**What this task involves**. Print exactly the lines from the one containing "Between (x1=0, y1=15, x2=48, y2=155): green" through the last line of the listing, both included.
──────── Raw records ────────
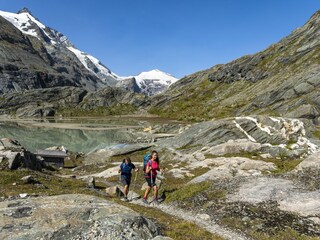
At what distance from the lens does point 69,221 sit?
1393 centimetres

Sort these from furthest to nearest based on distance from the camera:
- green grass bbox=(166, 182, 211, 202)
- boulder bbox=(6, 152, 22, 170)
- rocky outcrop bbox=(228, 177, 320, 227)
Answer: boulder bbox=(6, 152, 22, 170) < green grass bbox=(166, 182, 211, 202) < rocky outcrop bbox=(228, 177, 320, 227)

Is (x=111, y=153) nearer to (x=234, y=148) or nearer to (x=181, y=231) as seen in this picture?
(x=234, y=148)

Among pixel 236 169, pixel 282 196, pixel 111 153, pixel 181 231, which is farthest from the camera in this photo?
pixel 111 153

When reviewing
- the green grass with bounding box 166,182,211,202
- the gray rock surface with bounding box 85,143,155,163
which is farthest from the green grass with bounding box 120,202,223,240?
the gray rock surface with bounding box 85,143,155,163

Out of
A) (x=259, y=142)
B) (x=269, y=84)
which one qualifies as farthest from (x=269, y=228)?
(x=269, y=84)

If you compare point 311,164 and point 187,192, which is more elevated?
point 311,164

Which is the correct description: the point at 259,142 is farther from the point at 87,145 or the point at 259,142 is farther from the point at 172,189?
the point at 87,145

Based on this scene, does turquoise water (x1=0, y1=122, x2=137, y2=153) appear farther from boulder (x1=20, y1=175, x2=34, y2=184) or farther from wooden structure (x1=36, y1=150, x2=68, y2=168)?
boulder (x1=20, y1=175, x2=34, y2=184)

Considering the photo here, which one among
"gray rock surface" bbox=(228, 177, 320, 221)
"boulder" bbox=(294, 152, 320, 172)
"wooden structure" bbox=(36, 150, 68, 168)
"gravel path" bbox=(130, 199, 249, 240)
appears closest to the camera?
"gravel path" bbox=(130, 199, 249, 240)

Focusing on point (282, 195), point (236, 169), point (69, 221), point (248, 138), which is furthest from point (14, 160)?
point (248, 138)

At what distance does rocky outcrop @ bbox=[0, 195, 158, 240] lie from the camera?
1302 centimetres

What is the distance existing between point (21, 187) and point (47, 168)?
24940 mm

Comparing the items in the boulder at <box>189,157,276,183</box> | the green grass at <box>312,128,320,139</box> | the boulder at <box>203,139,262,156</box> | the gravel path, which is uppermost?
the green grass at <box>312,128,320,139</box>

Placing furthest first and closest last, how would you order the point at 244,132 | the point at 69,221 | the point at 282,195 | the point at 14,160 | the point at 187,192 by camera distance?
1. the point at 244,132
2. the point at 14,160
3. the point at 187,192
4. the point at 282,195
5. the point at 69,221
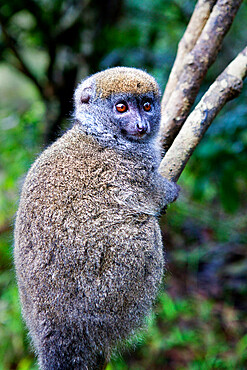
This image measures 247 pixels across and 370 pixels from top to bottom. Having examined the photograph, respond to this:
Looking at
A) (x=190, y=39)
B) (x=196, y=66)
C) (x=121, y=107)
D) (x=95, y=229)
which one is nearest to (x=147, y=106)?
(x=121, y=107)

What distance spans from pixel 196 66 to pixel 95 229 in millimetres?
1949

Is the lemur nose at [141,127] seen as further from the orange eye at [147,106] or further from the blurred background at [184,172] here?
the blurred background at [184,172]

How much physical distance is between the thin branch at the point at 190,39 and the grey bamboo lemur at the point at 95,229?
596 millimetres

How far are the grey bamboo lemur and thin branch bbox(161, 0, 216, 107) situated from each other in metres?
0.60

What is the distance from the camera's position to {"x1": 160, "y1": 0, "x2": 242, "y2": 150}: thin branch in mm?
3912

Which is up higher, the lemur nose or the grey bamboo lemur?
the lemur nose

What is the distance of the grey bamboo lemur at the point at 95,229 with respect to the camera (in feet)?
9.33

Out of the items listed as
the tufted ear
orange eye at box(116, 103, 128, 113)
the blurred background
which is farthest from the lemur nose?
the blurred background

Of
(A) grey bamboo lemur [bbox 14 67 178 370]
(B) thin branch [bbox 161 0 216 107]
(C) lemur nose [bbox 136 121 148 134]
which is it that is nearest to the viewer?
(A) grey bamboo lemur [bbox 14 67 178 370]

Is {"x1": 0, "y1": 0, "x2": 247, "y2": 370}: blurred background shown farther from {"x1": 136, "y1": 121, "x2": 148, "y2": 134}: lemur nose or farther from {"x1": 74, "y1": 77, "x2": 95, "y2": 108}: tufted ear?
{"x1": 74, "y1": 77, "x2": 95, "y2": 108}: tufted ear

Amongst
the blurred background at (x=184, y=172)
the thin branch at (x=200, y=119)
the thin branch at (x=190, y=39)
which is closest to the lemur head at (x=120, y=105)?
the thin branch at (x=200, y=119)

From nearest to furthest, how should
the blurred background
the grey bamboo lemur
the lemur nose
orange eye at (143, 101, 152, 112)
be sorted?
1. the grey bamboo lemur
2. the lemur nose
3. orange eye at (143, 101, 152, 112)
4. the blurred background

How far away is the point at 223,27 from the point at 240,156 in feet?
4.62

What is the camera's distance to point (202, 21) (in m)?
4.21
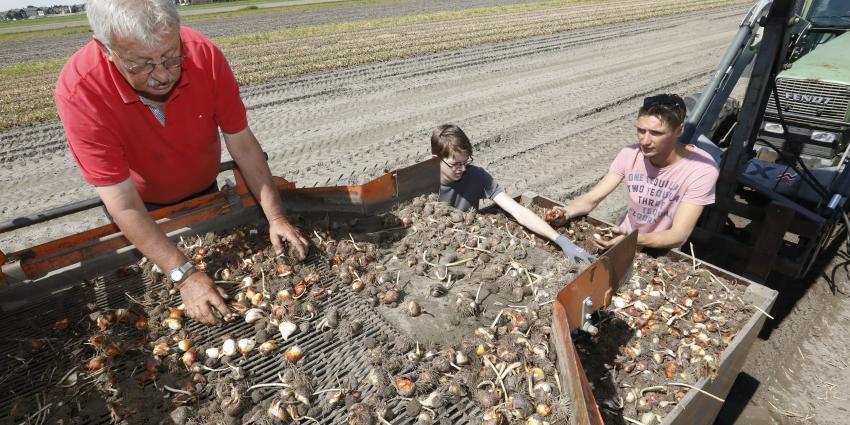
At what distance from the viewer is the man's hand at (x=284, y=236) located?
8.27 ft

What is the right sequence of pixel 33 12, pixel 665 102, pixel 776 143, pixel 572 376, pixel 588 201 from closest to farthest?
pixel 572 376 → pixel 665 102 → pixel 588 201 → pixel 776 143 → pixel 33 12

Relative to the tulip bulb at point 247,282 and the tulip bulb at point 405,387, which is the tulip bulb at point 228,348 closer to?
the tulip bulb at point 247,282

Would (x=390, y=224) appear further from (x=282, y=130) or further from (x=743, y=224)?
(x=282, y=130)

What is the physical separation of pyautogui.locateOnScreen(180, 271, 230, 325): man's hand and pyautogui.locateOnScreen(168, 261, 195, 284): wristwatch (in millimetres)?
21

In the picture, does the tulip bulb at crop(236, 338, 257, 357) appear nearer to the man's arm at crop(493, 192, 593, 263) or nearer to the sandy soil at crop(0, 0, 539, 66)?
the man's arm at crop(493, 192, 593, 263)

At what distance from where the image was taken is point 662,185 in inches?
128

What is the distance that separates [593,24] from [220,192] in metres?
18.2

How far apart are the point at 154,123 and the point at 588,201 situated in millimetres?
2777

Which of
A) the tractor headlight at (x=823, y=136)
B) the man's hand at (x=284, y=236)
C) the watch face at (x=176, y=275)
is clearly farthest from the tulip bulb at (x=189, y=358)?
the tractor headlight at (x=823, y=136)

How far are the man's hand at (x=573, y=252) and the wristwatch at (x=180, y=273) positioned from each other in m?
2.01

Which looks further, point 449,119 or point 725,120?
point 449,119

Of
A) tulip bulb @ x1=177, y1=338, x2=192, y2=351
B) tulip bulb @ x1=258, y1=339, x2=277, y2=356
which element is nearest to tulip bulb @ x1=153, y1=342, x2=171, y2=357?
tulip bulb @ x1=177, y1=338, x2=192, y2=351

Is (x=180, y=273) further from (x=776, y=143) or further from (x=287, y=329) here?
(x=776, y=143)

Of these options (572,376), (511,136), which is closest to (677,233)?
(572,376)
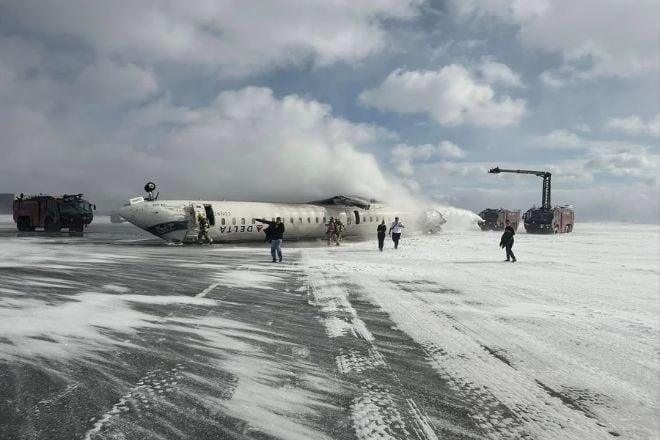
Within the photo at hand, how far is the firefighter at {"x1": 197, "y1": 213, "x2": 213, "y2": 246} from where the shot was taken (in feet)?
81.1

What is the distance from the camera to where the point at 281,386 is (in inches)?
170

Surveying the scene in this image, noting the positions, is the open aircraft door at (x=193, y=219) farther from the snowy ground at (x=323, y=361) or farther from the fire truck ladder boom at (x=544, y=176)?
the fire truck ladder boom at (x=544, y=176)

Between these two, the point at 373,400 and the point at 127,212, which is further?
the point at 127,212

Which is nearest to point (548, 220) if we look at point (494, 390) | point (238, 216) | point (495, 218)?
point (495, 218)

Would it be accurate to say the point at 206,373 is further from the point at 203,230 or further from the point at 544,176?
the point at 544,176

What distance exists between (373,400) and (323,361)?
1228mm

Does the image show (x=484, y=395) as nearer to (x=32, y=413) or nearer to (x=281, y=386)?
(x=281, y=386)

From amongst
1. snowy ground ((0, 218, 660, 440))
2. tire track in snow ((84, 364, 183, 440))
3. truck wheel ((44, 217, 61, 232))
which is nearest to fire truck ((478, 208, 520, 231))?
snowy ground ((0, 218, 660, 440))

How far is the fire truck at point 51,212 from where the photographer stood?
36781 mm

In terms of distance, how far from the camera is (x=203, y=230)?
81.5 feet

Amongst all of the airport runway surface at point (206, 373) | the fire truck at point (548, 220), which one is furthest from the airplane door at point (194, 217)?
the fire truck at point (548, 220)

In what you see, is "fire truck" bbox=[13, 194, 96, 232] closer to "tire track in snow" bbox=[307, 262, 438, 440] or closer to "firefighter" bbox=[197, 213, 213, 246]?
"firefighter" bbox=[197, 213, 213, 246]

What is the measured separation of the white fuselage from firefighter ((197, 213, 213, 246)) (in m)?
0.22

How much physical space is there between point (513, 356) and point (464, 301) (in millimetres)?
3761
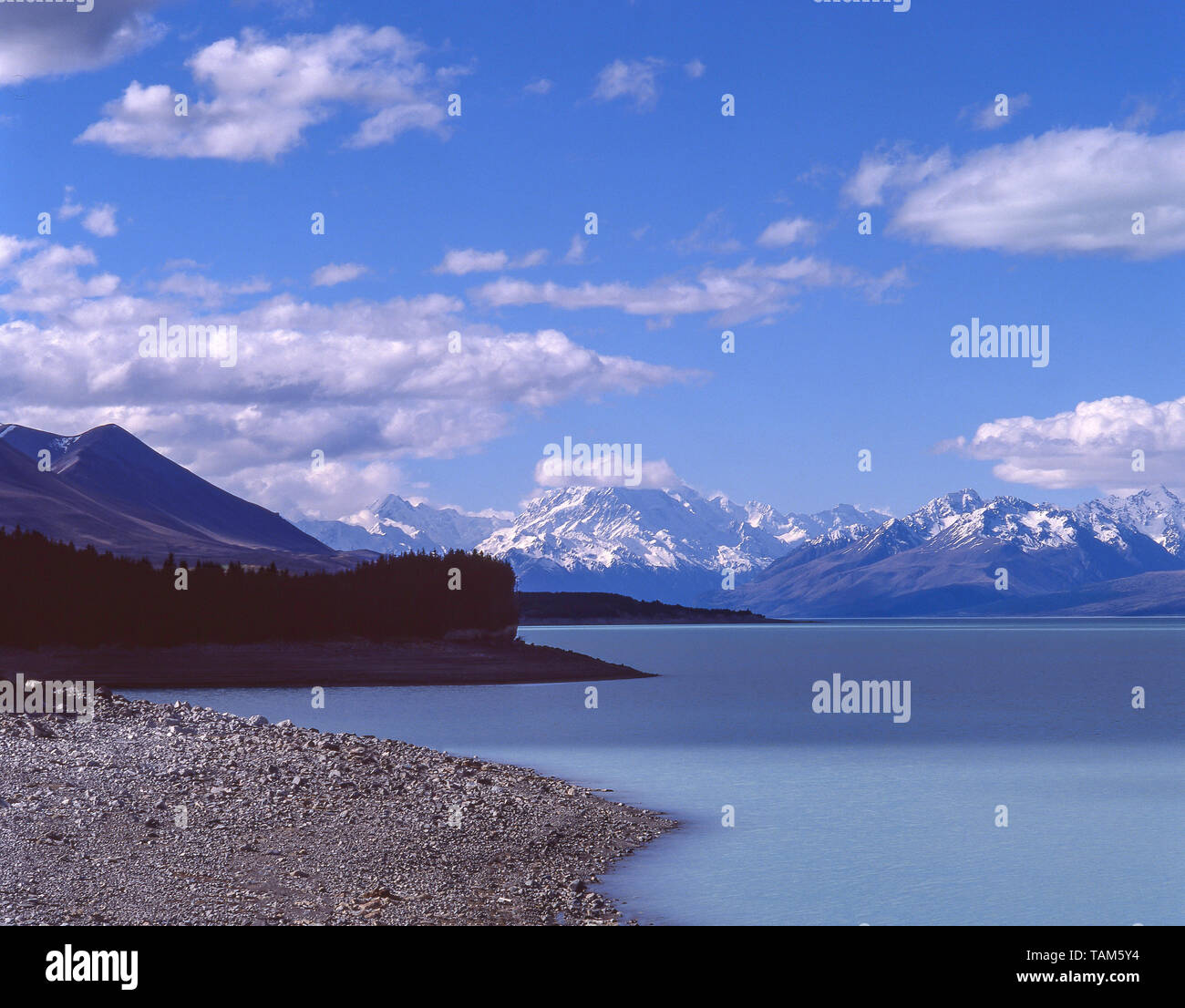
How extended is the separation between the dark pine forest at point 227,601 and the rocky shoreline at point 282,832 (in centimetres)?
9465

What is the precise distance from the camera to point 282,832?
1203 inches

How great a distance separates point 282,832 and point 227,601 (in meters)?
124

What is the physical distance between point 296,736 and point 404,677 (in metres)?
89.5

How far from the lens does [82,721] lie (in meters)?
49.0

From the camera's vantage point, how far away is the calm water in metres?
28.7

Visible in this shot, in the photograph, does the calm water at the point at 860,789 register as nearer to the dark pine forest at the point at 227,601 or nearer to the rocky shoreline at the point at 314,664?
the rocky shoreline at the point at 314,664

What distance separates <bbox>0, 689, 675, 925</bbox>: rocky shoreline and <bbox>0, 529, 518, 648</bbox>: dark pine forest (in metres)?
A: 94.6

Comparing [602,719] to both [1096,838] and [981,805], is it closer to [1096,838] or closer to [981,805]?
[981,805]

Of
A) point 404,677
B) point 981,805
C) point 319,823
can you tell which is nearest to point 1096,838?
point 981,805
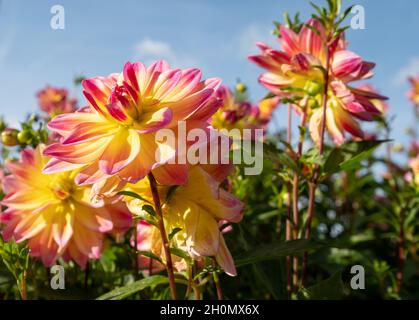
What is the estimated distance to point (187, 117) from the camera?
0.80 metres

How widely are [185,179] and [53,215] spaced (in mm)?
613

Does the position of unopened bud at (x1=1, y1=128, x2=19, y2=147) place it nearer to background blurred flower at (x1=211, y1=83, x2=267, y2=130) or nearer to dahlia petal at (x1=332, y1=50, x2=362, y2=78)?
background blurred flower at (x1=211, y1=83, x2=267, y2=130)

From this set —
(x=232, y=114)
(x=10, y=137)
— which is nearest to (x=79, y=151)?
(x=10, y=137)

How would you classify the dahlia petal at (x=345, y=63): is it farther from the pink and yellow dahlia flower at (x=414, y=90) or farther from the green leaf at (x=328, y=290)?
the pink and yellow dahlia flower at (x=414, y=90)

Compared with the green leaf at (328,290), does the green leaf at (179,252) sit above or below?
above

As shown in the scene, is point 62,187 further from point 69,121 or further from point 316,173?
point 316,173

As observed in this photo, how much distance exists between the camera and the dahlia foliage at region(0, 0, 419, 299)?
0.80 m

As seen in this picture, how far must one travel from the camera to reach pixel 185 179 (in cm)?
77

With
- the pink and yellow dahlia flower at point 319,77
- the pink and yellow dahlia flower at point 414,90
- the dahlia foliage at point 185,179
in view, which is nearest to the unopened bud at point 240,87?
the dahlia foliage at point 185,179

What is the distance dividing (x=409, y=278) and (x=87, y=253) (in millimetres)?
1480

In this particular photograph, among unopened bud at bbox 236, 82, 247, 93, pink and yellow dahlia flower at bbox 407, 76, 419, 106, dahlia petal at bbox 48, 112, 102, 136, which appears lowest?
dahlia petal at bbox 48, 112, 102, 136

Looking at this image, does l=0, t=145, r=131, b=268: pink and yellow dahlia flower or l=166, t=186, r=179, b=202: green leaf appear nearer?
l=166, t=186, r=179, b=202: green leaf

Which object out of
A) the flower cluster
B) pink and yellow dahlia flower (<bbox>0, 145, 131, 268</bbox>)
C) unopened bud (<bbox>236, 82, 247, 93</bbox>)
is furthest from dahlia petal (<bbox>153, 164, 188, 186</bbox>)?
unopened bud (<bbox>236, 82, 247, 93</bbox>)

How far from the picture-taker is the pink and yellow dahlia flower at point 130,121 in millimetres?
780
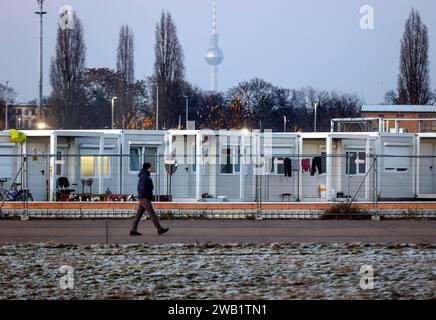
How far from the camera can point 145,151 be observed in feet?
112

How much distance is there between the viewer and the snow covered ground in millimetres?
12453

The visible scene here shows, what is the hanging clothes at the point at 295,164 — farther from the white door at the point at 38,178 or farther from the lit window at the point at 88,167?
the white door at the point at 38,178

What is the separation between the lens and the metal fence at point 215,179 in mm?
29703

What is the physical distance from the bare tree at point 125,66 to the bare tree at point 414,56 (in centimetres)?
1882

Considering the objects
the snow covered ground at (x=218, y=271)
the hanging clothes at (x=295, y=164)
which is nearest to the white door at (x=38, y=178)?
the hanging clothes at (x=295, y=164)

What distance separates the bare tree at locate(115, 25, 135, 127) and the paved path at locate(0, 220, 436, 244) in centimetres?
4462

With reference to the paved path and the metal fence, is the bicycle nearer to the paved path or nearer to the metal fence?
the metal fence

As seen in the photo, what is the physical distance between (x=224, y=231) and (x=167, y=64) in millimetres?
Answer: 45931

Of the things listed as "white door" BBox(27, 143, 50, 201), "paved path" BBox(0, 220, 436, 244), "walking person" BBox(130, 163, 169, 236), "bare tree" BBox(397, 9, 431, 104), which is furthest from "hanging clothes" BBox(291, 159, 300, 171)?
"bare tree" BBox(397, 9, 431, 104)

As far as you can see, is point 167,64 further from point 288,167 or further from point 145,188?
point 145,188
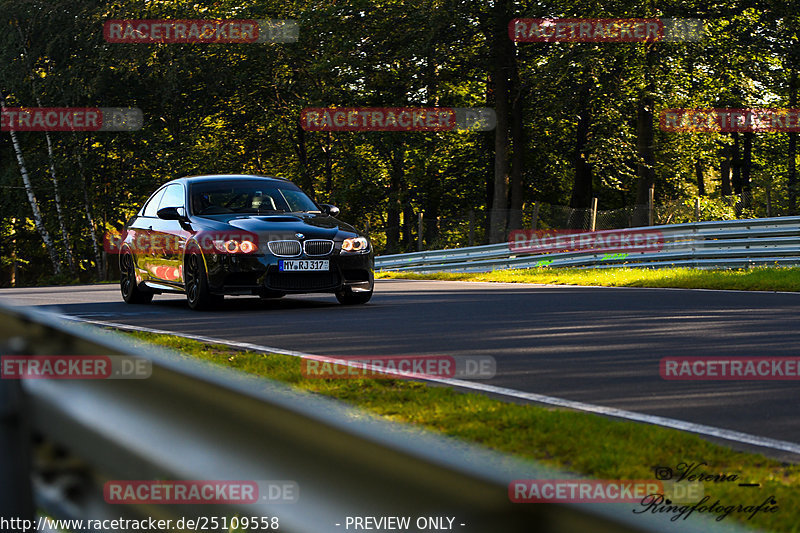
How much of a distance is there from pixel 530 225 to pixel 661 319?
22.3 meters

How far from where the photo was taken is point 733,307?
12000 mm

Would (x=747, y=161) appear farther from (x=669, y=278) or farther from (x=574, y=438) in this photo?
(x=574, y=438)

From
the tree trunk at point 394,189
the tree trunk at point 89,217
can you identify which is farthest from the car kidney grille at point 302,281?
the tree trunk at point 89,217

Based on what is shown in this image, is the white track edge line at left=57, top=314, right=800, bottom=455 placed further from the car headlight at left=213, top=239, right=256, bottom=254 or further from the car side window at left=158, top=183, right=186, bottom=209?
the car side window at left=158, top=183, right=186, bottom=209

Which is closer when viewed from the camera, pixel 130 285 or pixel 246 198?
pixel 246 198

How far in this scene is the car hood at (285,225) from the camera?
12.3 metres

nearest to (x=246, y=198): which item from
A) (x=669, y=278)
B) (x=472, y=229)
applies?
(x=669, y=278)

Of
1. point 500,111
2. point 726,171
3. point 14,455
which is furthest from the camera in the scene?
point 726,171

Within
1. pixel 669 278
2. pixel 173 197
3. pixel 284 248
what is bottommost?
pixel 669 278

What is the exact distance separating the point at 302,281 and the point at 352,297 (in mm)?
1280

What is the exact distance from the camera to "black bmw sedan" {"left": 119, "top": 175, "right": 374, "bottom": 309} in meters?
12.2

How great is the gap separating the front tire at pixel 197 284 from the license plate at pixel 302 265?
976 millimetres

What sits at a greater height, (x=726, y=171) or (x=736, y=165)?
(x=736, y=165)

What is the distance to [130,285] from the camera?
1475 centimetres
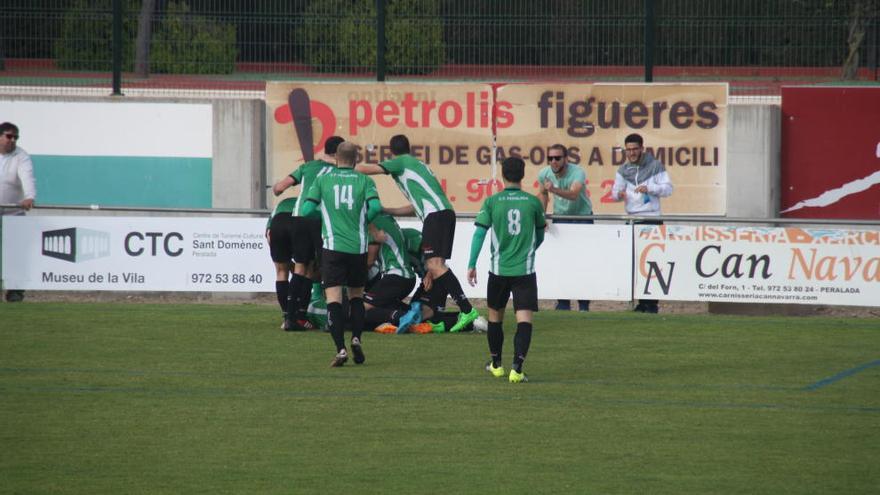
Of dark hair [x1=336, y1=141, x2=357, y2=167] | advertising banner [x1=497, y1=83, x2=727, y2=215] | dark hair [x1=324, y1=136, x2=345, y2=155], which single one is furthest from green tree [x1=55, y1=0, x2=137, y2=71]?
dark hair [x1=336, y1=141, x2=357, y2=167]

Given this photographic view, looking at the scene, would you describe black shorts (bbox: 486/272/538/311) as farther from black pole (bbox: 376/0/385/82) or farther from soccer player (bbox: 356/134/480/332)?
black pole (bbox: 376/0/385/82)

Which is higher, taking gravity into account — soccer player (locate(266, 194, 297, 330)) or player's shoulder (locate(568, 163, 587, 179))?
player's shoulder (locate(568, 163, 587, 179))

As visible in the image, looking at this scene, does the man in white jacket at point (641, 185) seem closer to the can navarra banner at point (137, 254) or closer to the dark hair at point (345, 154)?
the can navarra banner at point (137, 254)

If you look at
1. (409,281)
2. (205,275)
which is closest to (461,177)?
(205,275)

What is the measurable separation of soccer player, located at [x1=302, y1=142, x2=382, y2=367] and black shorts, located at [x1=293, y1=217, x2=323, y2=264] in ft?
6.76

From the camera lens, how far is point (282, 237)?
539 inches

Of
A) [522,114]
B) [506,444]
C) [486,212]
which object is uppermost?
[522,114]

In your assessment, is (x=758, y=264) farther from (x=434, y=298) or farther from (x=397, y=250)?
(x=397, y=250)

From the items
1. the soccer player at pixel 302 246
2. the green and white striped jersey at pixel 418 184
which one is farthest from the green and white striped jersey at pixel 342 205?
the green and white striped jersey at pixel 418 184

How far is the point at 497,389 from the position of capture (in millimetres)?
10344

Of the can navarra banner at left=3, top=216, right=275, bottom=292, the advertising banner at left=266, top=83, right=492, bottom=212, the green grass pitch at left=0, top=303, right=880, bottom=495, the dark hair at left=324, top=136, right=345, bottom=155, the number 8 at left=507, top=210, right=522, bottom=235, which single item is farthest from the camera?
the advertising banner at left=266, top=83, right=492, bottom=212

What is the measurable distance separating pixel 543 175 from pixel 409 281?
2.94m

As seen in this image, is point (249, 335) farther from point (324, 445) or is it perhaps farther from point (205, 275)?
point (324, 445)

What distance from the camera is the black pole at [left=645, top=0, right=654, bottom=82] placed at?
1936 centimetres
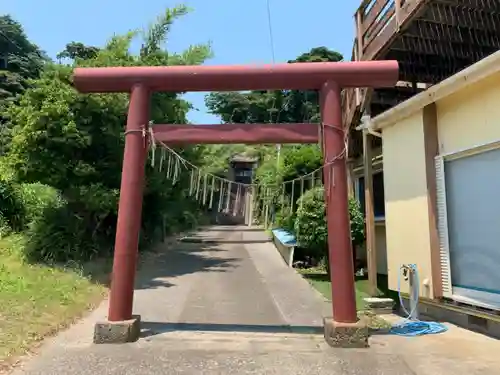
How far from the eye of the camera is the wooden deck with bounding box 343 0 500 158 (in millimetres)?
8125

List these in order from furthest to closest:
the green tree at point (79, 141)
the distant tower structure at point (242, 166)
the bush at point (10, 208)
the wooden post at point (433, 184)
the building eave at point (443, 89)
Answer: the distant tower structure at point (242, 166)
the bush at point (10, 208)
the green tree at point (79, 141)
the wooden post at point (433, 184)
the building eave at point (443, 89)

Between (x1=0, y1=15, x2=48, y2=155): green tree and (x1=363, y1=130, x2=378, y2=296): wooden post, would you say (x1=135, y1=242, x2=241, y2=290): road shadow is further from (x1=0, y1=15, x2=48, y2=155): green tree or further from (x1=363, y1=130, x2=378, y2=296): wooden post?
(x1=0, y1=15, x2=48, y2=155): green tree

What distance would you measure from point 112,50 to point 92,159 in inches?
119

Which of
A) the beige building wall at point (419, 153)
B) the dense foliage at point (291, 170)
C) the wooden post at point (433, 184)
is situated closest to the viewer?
────────
**Output**.
Between (x1=0, y1=15, x2=48, y2=155): green tree and (x1=363, y1=130, x2=378, y2=296): wooden post, would you say (x1=135, y1=242, x2=241, y2=290): road shadow is further from (x1=0, y1=15, x2=48, y2=155): green tree or further from (x1=363, y1=130, x2=378, y2=296): wooden post?
(x1=0, y1=15, x2=48, y2=155): green tree

What distance would you measure from point 112,50 to point 92,159 in inches?
119

Which of
A) the beige building wall at point (419, 153)
B) the dense foliage at point (291, 170)
C) the wooden post at point (433, 184)
is situated closest to the viewer?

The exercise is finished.